Nape of The Neck Flap
T. D. R. BRIANT
V. V. STRELZOW
When this flap is taken without the underlying trapezius muscle to augment its circulation, it often creates difficulties with the very distal circulation, resulting in the loss of the most important part of the flap.
In 1842, Mutter first described his “autoplasty technique,” using a superiorly based posterolateral neck flap from the shoulder and deltoid region to correct a cicatricial burn contracture of the anterior neck (1). Since then, several variously named, constructed, and applied shoulder neck flaps have been suggested (2, 3, 4, 5, 6, 7, 8, 9).
The nape of neck flap has been used to cover a wide variety of defects. In the neck, these include closure of pharyngocutaneous fistulas, replacement of soft tissue lost through excision or slough, pharyngolaryngeal reconstruction, release of contractures, and provision of protective coverage for the great vessels.
Uses on the face or scalp include replacement of excised facial or scalp skin (see Fig. 125.5), repair of through-and-through cheek defects, closure of orocutaneous fistulas (see Fig. 125.4), and coverage along an exposed mandible.

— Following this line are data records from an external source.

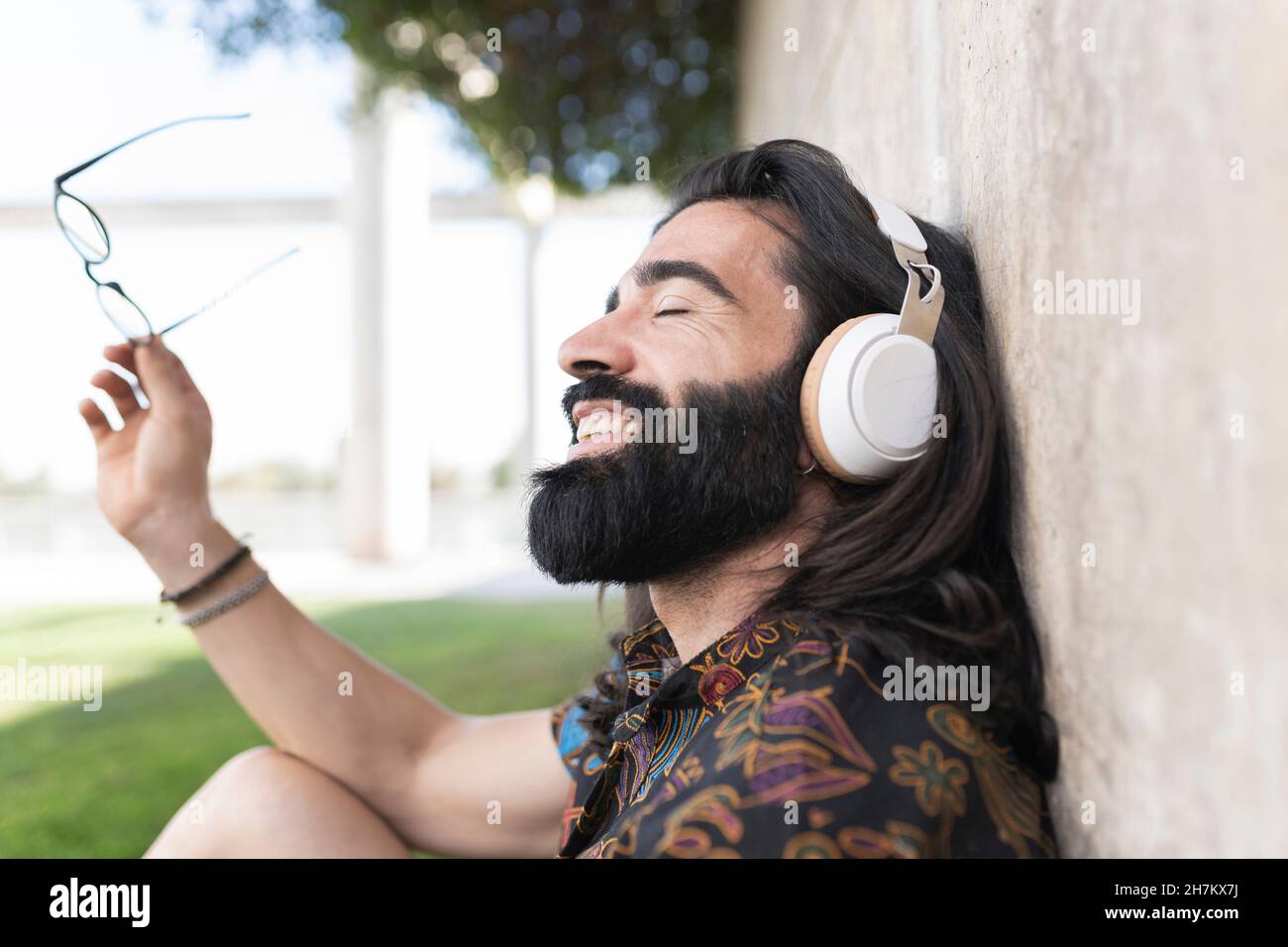 Bärtiger Mann mit geschlossenen Augen, der im öffentlichen Park Musik hört Stockfoto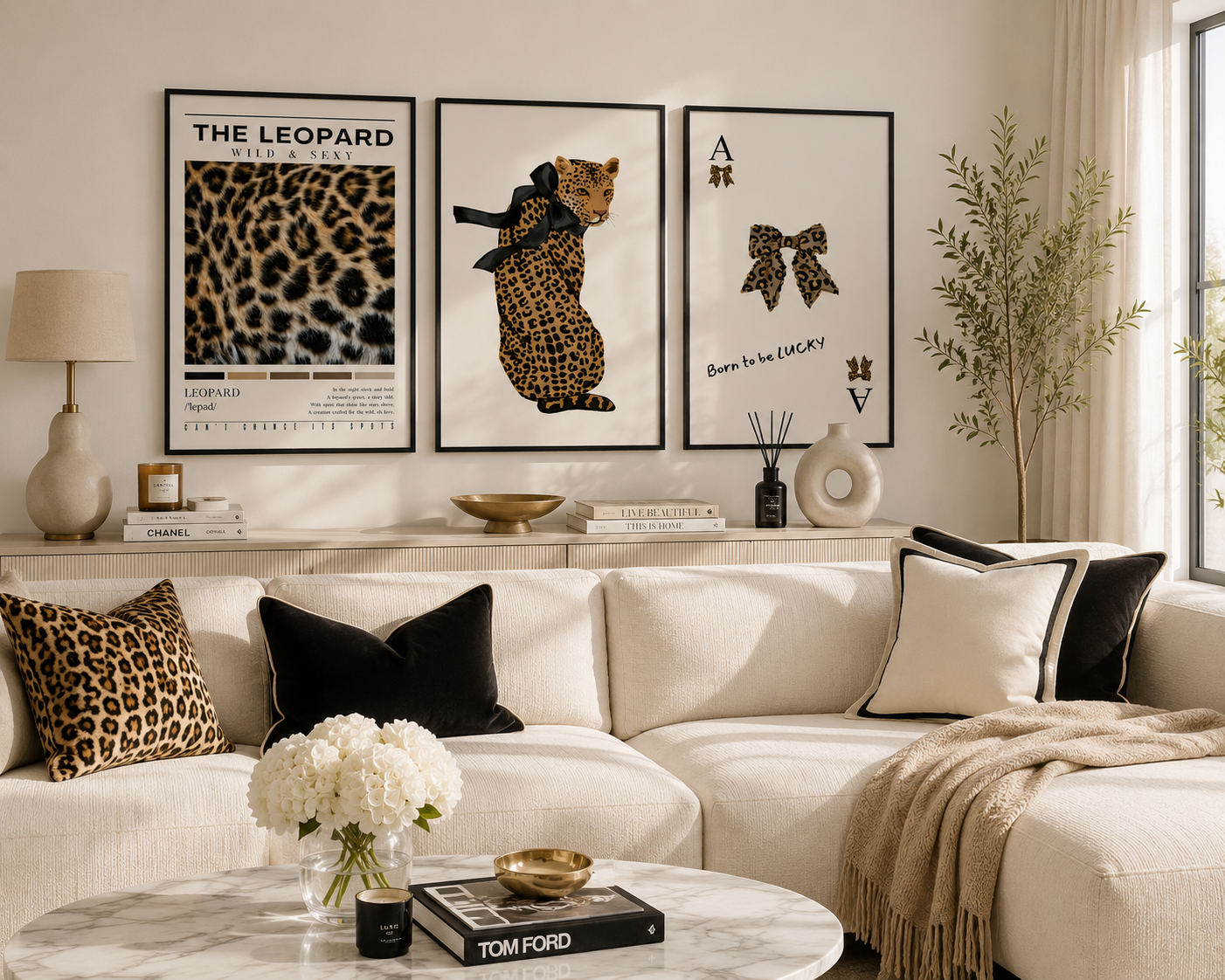 Luxury leopard gallery wall featuring modern leopard artwork, elegant bow print and contemporary fashion posters displayed above a stylish cream sofa in a bright living room.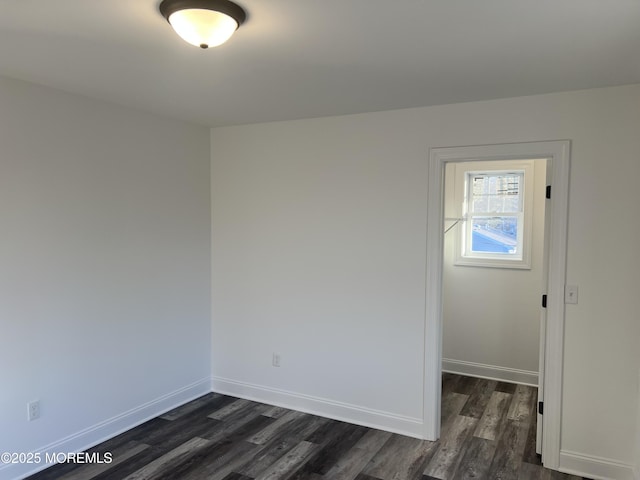 spare room featuring baseboards and dark wood finished floors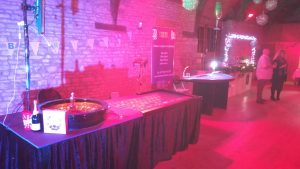 Roulette table under pink party lighting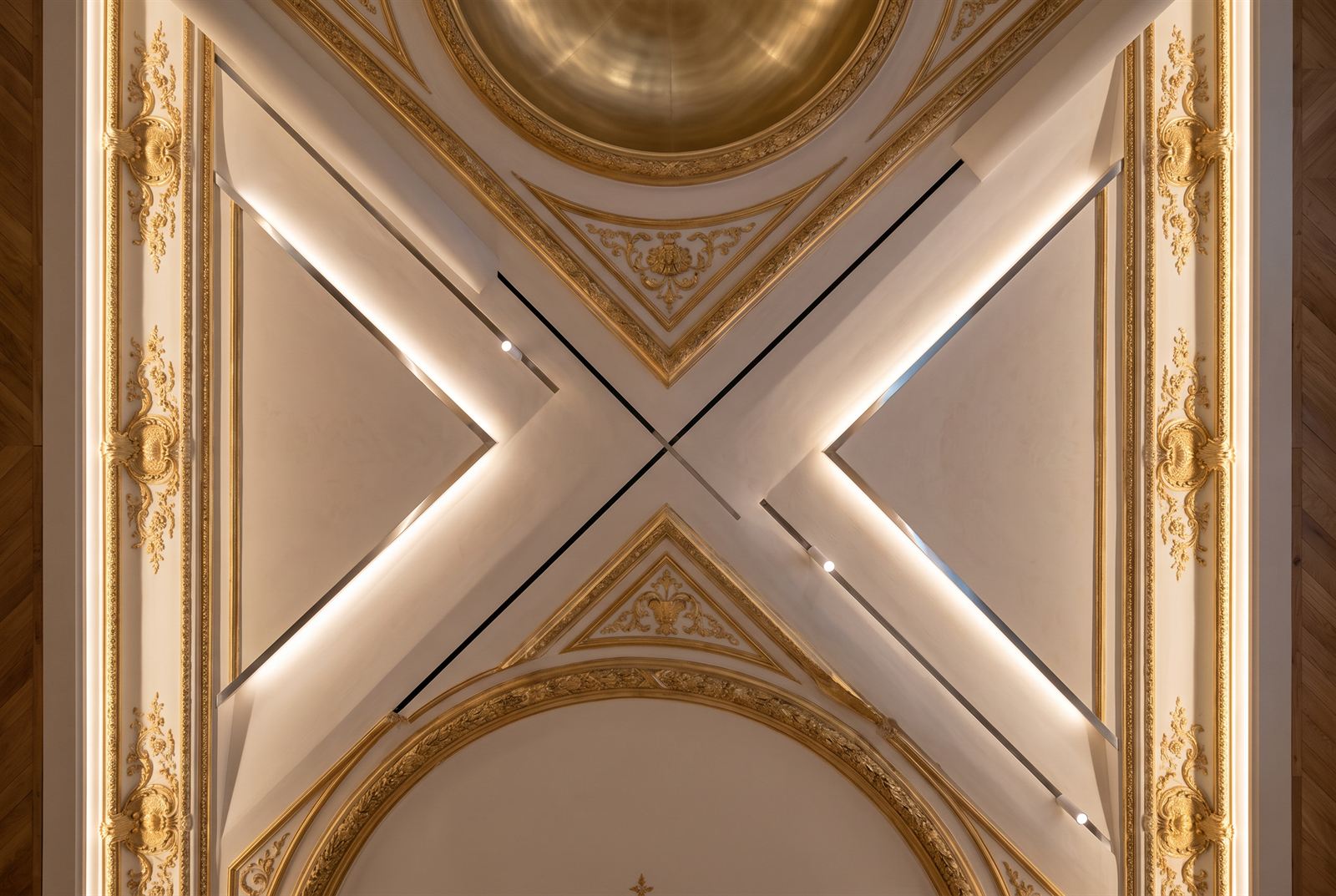 Looking straight up at the gilded ceiling where new recessed light coves cross the restored plasterwork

Repair of the lower face and mandibular margin is often beyond the range of the forehead flap and somewhat awkward for the deltopectoral flap.
Intraoral applications include palate reconstruction, floor of mouth repair, coverage of lateral oropharyngeal wall defects, and lateral commissure reconstruction. This flap is a particularly useful alternative to the forehead flap in repair of palatal defects, both because of its proximity and also because its bulk provides a very appropriate thickness to the reconstructed palate (see Fig. 125.3).
The advantages of the flap include its high reliability, ease of construction, and constant anatomic basis. The bulk and generous amount of usable flap area are sufficient for large, full-thickness defect replacement with or without the use of other flaps. The donor site is usually beyond neck radiation fields, thus allowing the flap to be used even in heavily irradiated necks. Cosmetically, the texture and color match are good and the donor-site defect, after skin grafting, is acceptable. This compares with the forehead flap and anterior chest wall flap, which usually result in a much more obvious cosmetic deformity, especially in women.
The blood supply of the nape of the neck flap usually has been described as being based on main branches of the posterior auricular and occipital arteries, implying it to be primarily an arterialized flap in its proximal half, with random supply by means of perforating vessels in its distal half. No significant branches, however, have been found running longitudinally within this flap (10, 11). There is strong evidence that the nape of the neck flap has a random vascular supply by means of perforating vessels (Fig. 125.1). Should the flap be used in its musculocutaneous form, the trapezius musculocutaneous flap, the descending branch of the occipital artery, running deep to the trapezius muscle, then is included in the proximal part of the flap (see Chapter 133).